Lucrezia Borgia: il volto e la maschera 
In Lucrezia Borgia Donizetti, con l'importante contributo del librettista Felice Romani, scompagina gli schematismi melodrammatici coevi per offrire una declinazione della vicenda particolarmente sfaccettata nell'emotività dei protagonisti, colma di fosche tinte notturne. Punto di partenza il dramma omonimo di Victor Hugo che, in chiave totalmente romantica, raffigura una Lucrezia complessa, dalle risonanze molteplici e financo contraddittorie. Dopo un'assenza di quarantacinque anni, il titolo viene ora riproposto al Teatro dell'Opera di Roma in un allestimento esteticamente apprezzabile, ma piuttosto vacuo dal punto di vista registico.

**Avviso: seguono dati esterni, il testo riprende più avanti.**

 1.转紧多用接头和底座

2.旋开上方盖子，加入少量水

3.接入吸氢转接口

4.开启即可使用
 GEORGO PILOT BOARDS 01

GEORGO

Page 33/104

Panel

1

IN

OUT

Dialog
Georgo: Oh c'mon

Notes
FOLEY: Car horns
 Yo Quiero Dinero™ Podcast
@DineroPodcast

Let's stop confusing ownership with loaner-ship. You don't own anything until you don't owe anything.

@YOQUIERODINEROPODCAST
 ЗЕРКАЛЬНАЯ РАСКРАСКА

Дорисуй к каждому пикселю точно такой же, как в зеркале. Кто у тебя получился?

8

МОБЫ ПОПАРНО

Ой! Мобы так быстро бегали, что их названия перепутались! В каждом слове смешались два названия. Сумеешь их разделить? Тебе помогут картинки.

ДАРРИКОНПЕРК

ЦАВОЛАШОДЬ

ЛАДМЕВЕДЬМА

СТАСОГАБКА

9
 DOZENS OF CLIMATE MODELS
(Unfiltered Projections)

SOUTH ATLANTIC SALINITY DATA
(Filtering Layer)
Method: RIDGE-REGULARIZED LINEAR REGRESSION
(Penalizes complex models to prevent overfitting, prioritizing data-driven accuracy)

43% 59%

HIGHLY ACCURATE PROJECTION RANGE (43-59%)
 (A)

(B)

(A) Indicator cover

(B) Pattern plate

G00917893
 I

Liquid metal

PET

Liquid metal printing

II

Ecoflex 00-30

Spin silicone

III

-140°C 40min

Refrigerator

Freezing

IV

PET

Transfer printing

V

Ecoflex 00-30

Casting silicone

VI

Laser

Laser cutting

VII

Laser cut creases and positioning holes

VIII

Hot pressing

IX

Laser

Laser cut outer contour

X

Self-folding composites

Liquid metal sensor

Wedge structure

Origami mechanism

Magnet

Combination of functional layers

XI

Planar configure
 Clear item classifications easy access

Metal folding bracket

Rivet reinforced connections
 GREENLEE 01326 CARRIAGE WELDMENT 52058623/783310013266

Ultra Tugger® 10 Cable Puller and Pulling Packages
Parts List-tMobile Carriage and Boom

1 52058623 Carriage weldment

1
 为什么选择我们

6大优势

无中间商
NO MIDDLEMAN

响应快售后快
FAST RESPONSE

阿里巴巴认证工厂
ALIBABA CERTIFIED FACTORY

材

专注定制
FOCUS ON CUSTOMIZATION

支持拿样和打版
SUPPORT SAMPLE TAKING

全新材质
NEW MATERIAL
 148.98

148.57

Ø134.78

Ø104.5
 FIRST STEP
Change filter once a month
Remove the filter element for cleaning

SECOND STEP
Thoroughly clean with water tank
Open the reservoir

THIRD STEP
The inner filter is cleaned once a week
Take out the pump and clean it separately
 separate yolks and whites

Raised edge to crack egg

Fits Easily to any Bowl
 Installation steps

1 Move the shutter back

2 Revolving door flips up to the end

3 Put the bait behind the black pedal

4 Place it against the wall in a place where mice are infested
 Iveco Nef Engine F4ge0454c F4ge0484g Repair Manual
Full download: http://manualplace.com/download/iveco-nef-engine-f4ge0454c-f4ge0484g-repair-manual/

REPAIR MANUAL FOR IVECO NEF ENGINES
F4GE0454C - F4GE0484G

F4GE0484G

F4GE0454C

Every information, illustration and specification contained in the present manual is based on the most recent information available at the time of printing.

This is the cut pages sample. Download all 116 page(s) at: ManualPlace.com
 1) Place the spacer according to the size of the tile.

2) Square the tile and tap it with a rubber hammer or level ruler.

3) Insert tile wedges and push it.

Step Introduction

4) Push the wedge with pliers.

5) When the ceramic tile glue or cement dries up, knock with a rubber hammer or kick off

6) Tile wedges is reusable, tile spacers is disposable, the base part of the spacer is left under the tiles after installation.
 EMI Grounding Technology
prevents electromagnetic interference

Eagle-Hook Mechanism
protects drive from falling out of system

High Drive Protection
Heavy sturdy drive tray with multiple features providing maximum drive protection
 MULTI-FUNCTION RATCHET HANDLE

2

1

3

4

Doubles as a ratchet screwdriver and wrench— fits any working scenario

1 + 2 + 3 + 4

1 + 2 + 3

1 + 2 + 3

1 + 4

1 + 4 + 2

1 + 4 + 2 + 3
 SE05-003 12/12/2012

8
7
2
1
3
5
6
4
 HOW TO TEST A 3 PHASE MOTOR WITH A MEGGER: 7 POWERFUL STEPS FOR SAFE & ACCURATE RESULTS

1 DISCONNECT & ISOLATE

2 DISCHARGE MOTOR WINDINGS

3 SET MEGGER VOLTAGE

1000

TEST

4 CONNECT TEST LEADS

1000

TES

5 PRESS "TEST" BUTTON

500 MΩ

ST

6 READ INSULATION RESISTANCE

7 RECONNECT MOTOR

Il prologo, ambientato sulla terrazza del palazzo Grimani a Venezia, è dominato da una grande maschera sospesa, drappeggiata da veli rosso acceso. Il medesimo impianto, con suggestive variazioni cromatiche (ottimo il lavoro di Marco Filibeck sulle luci), torna nel secondo atto. Nella prima scena del primo atto il blasone oltraggiato da Gennaro, che tramuta Borgia in orgia, è una sorta di insegna su campo nero, mentre nella seconda scena il palazzo ducale di Ferrara mostra il colossale ritratto della nobildonna, con attorno miriadi di maschere bianche che occhieggiano la scena. Il tema della maschera, del contrasto fra realtà e apparenza, domina la vicenda. Come Giano bifronte i coristi indossano due volti, dietro la nuca e sul viso. Peccato che la regia di Valentina Carrasco, piuttosto schematica, non riesca a declinare il tema con maggiore pregnanza.
Il sipario si apre con il rapimento del piccolo Gennaro, figlio illegittimo di Lucrezia. Il fanciullo si rivedrà alla fine, proiezione della mente offuscata della crudele genitrice, mentre il giovane spira avvelenato dal tosco. Volgare e inutile il gesto sessuale con cui Lucrezia cerca di convincere il duca Alfonso a risparmiare il figlio Gennaro nel duetto del primo atto. Apprezzabili i costumi di Silvia Aymonino, in bilico fra passato e presente senza rinunciare all'eleganza. Spettacolo, nel complesso, appagante dal punto di vista visivo, meno da quello contenutistico. Roberto Abbado tratteggia atmosfere acquatiche e cangianti, distillando i colori plumbei dei quali è intrisa la partitura con direttoriale sapienza e solido mestiere. Lidia Fridman non è esattamente una belcantista come la Sutherland, ultima interprete vista in questi panni sul palcoscenico romano, ma ha notevole dimestichezza con i ruoli femminili più impervi e oscuri. Ne scaturisce una lettura convincente, ricca di inquietudine e dramma; la donna risalta nella sua crudele spietatezza, ma non è esente da fragilità materne. Alex Esposito (Alfonso I d'Este) ha dalla sua un temperamento incandescente e una perfetta padronanza della dizione, il che gli permette di modellare con efficacia i momenti più intensi, in particolare i recitativi. Dall'altro lato la vocalità irrisolta, in bilico fra il basso e il baritono, e l'impeto a tratti eccessivo sporcano un'interpretazione che, occorre dirlo, non difetta mai di coinvolgimento emotivo. Enea Scala è un Gennaro dal timbro non molto accattivante, ma in grado di risolvere le difficoltà della parte offrendo una prova di sostanziale correttezza. Brava Daniela Mack, perfettamente a proprio agio nel ruolo en travesti di Maffio Orsini. Buone le numerose parti contorno. Ottima infine la prova del coro, ben preparato da Ciro Visco. Applausi convinti, anche se non entusiastici, in occasione della prima. Riccardo Cenci
19/2/2025
La foto del servizio è di Fabrizio Sansoni-Teatro dell'Opera di Roma.